**Work instructions**
- 1) Answer these questions from the passage below about Cardinal Ratzinger, one answer per line, marked the same way:
(a) In the 70s, where did he meet every year with other members of the International Theological Commission?
(b) For how many years has he been a faithful servant to the Pope and the Church?
(c) How many texts were on the mobile phone after the family service?
- 2) Print word for word the part of the passage below about Cardinal Ratzinger starting with "When John Paul" and going on through "a few surprises.".

**Extract to read**
▼▼▼

Early on I had never taken Cardinal Ratzinger's candidature very seriously. He was too close to John Paul. Conclaves usually look for a change of direction. The fact that he had a tough reputation was not a problem. I was familiar with him as a theologian and one of the best thinkers in the Church before he became a Bishop. In the 70s he used to meet every year with other members of the International Theological Commission at our headquarters in Rome. One of the community had the brainwave to give them a questionnaire on Dehonian spirituality and the significance of Jesus' pierced side and open heart on the cross. Most of them replied with a few sentences here and there, but Joseph Ratzinger wrote pages. When I was studying spirituality in Rome in the 80s I used the results of this questionnaire as the basis for an essay. (It was the easiest essay I ever wrote. The lecturer just had to take my word for it.)
When John Paul asked this Bishop/Theologian to be head of the Congregation of Doctrine and Faith it seemed like a master stroke at the time. He has been a faithful servant to the Pope and the Church for over 20 years. People might be surprised at his age, but it is common to have an older man after a long papacy. Two long reigns do not give enough scope for the checks and balances the Church needs. Benedict XVI will not be a clone of John Paul. He is very much his own man. We could be in for a few surprises.
We missed the appearance on the balcony of St Peters because we were having a family service at the funeral parlour for my aunt, then receiving her body into the Church. After the service there were three texts on the mobile phone. One was to tell me "have just heard there is white smoke from the Vatican". Another said "What do you think? Will certainly guard the faith well. Administrator rather than globe trotter. Less charisma, more conservative than JPII. Can't help but feel a bit deflated, but in the Spirit we trust. May God bless and strengthen him." I replied "When smoke came so soon thought that will be Cardinal Ratzinger. Felt good, but then worried 4 those who might find it difficult. A great theologian B4 became Bish, a radical thinker who did JP2's will."

▲▲▲

**Data segment**
▼▼▼

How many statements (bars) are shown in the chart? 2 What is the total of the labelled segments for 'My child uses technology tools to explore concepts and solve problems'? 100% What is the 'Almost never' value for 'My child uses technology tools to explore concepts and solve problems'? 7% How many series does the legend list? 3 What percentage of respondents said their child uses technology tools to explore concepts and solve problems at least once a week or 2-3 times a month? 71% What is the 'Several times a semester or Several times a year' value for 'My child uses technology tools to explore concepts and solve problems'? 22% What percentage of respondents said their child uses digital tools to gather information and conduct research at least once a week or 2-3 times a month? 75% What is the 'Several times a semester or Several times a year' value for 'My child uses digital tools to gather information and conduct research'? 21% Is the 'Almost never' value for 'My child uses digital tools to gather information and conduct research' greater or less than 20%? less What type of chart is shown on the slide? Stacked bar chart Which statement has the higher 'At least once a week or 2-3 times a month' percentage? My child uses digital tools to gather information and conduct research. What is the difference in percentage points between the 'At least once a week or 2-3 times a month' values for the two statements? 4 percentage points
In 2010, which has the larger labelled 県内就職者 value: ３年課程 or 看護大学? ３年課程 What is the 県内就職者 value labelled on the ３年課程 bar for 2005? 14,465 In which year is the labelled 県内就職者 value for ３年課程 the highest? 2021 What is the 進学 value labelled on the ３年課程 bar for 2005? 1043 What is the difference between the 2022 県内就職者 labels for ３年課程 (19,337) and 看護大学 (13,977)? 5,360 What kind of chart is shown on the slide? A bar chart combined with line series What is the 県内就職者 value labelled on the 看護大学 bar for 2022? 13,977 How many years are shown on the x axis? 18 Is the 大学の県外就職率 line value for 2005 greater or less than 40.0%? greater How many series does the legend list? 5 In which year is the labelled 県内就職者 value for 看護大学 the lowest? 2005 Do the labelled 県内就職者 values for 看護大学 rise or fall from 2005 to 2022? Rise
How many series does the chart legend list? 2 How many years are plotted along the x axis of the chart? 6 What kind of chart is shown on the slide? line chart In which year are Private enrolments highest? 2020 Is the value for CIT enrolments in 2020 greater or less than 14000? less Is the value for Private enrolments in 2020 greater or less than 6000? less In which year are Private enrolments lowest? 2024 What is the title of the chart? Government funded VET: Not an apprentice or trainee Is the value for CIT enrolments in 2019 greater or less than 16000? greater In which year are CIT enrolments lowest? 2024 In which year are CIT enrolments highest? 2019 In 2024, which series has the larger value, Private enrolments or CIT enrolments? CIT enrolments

▲▲▲

**Expected results**
- 1)
(a) At the writer's community's headquarters in Rome.
(b) Over 20 years.
(c) Three.

- 2)
When John Paul asked this Bishop/Theologian to be head of the Congregation of Doctrine and Faith it seemed like a master stroke at the time. He has been a faithful servant to the Pope and the Church for over 20 years. People might be surprised at his age, but it is common to have an older man after a long papacy. Two long reigns do not give enough scope for the checks and balances the Church needs. Benedict XVI will not be a clone of John Paul. He is very much his own man. We could be in for a few surprises.